▶ **TASK DIRECTIONS**: Without including any pictures, write out the listing below exactly.

▶ **MATERIAL PROVIDED**:
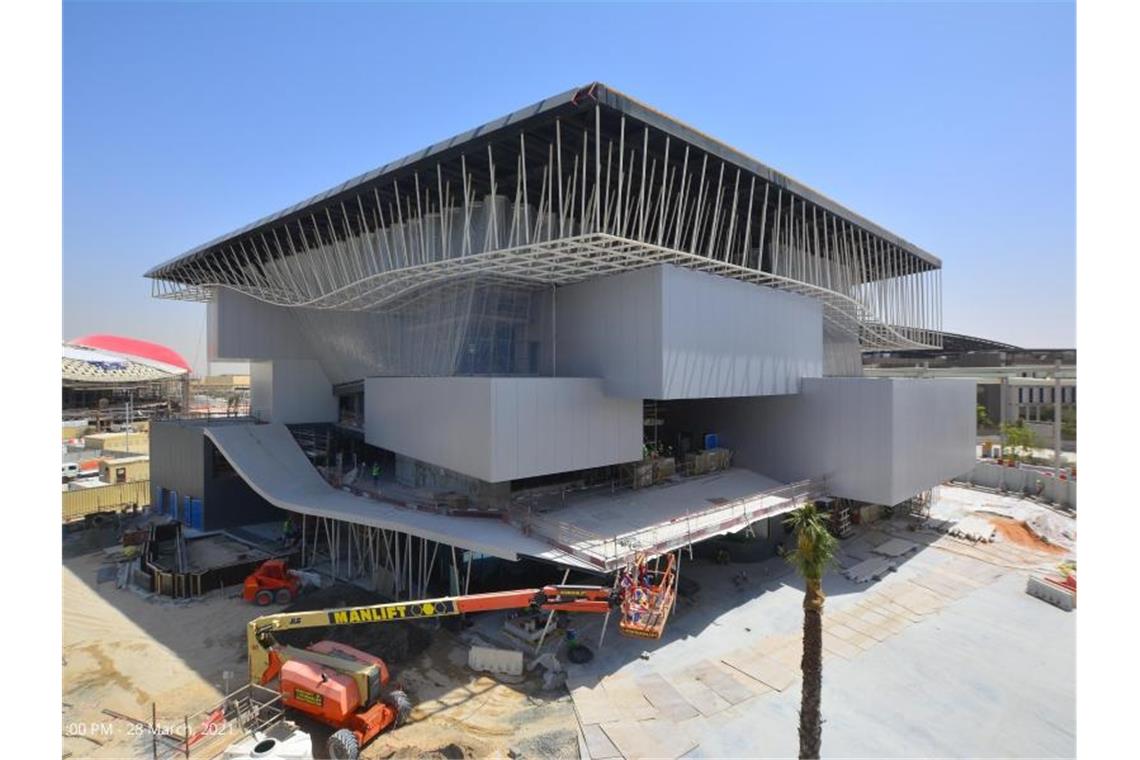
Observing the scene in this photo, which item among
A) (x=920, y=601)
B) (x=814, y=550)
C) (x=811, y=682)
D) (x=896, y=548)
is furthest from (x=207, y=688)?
(x=896, y=548)

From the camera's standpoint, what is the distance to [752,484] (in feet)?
88.0

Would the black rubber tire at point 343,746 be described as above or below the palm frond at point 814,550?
below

▶ **THE ANSWER**:
Observing the scene in this photo, which item among
A) (x=920, y=601)
B) (x=814, y=550)
C) (x=811, y=682)
D) (x=896, y=548)
is furthest from (x=207, y=688)?
(x=896, y=548)

From the camera's standpoint, what is the distance to [752,484] (in feet)?
88.0

Would the black rubber tire at point 343,746 be described as above or below the palm frond at point 814,550?
below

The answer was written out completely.